◆ Prompt
The reply to the records below should contain exactly the lines from the line with "4. Zasuňte kryt panelu" through the line with "21 19 9 5 34 1 33 32 31 30 29 28", and nothing besides.
--- Material provided Enclosed Below ---
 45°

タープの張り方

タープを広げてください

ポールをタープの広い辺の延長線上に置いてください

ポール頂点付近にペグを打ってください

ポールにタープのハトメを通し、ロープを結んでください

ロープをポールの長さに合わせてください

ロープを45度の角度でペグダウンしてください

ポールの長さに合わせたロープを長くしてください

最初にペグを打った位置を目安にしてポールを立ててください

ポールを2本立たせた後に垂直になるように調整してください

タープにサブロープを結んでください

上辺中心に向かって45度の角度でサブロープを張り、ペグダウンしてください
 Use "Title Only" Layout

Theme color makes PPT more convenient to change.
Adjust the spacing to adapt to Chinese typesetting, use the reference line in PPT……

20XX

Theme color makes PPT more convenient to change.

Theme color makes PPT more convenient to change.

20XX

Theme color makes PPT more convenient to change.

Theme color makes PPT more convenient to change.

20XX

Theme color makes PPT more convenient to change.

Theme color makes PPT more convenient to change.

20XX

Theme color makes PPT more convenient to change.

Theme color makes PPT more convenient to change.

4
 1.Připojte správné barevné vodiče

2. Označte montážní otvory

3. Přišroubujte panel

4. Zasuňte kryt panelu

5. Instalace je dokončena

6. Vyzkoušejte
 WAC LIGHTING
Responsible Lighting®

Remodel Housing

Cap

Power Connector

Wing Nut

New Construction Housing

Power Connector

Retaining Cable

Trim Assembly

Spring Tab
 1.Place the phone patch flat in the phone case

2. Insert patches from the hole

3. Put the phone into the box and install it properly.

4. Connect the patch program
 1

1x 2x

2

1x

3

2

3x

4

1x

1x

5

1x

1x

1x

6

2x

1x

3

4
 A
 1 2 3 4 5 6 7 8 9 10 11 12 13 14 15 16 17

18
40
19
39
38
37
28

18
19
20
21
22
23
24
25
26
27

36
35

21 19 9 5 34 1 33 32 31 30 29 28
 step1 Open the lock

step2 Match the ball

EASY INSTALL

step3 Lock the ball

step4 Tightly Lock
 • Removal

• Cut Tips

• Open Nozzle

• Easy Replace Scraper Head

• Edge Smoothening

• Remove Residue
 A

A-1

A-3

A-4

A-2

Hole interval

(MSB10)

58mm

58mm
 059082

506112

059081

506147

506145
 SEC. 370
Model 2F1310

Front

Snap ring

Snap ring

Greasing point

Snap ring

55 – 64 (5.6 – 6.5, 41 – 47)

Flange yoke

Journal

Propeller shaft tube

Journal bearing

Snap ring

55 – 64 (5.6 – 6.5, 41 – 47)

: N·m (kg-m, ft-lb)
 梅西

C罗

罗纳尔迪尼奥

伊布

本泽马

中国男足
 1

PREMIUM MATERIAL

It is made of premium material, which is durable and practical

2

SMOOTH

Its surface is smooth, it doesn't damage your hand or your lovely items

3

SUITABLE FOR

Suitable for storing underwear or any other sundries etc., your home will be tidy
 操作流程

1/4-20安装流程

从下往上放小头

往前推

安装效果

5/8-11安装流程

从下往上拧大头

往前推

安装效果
--- End of Enclosed Material provided ---
◆ Solution for this task
4. Zasuňte kryt panelu

5. Instalace je dokončena

6. Vyzkoušejte
 WAC LIGHTING
Responsible Lighting®

Remodel Housing

Cap

Power Connector

Wing Nut

New Construction Housing

Power Connector

Retaining Cable

Trim Assembly

Spring Tab
 1.Place the phone patch flat in the phone case

2. Insert patches from the hole

3. Put the phone into the box and install it properly.

4. Connect the patch program
 1

1x 2x

2

1x

3

2

3x

4

1x

1x

5

1x

1x

1x

6

2x

1x

3

4
 A
 1 2 3 4 5 6 7 8 9 10 11 12 13 14 15 16 17

18
40
19
39
38
37
28

18
19
20
21
22
23
24
25
26
27

36
35

21 19 9 5 34 1 33 32 31 30 29 28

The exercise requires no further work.